Unterdessen kam erhebliche Verwirrung um die Wirksamkeit des Astra-Zeneca-Impfstoffs bei älteren Menschen auf. Das Handelsblatt hatte am Montagabend unter Berufung auf die Bundesregierung gemeldet, er weise bei Senioren nur eine Wirksamkeit von acht Prozent auf – eine viel zu niedrige Zahl, die sich mit dem offiziellen Durchschnittswert von ungefähr 70 Prozent kaum vereinen ließe. Der Impfstoff wäre für seinen angestrebten Zweck, die gefährdetsten Gruppen zu schützen, damit in der Praxis unbrauchbar.
Vom Bundesgesundheitsministerium kam am Dienstag teilweise Entwarnung. Es sei richtig, dass der Impfstoff an verhältnismäßig wenig Testpersonen über 65 Jahren erprobt sei. Doch eine Wirksamkeit von nur acht Prozent konnte das Ministerium nicht bestätigen. „Auf den ersten Blick scheint es so, dass in den Berichten zwei Dinge verwechselt wurden“, sagte ein Sprecher. Rund acht Prozent der Probanden der Wirksamkeitsstudie waren zwischen 56 und 69 Jahre alt, nur 3 bis 4 Prozent über 70. Das alles hat aber mit der Wirksamkeit nichts zu tun.
Tatsächlich haben die Konkurrenten Biontech und Moderna ihre Impfstoffe wesentlich gründlicher an Senioren erprobt. Biontech hat 18 000 Personen über 55 Jahren in seine Studie aufgenommen, das waren 40 Prozent der Teilnehmer. Aufgrund des angestrebten Einsatzgebiets haben die Wissenschaftler auch darauf geachtet, Tests an bettlägrigen Pflegeheimbewohnern durchzuführen. Biontech konnte daher vergleichsweise guten Gewissens eine Wirksamkeitsrate von 94 Prozent für die Hauptzielgruppe verkünden, während Astra-Zeneca hier bis heute etwas unklar bleibt. Daher ist es tatsächlich möglich, dass die europäische Arzneibehörde EMA die Zulassung für Senioren nun in Frage stellt.
Astra-Zeneca selbst wehrte sich derweil vehement gegen Unterstellungen, der Impfstoff sei fast unwirksam und die Zulassung in Großbritannien sei zu Unrecht erfolgt. Eine Sprecherin verwies auf Daten aus der zweiten Studienphase vom November. Das Immunsystem der älteren Teilnehmergruppe habe zuverlässig auf den Wirkstoff angesprochen. Der Handelsblatt-Bericht sei „völlig falsch“.

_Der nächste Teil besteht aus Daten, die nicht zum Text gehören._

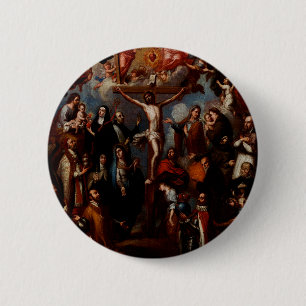 Allegory of the Crucifixion with Jesuit Saints Button
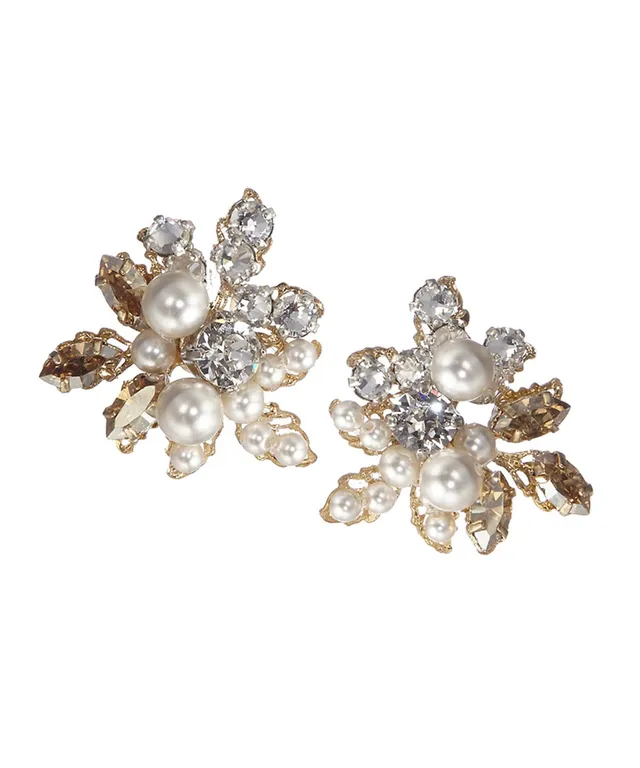 Elizabeth Bower Corsage Cluster Ohrstecker Gold Clip 30 mm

Spahn verteidigte im „Morgenmagazin“des ZDF das Vorgehen der Regierung und die Zusammenarbeit mit den Herstellern. „Impfstoffe herzustellen ist das Anspruchsvollste, was es für die Pharmaindustrie gibt.“Schließlich werden diese an Gesunde verimpft. Es sei von Anfang an zu erwarten gewesen, dass es Probleme und Unregelmäßigkeiten geben könne.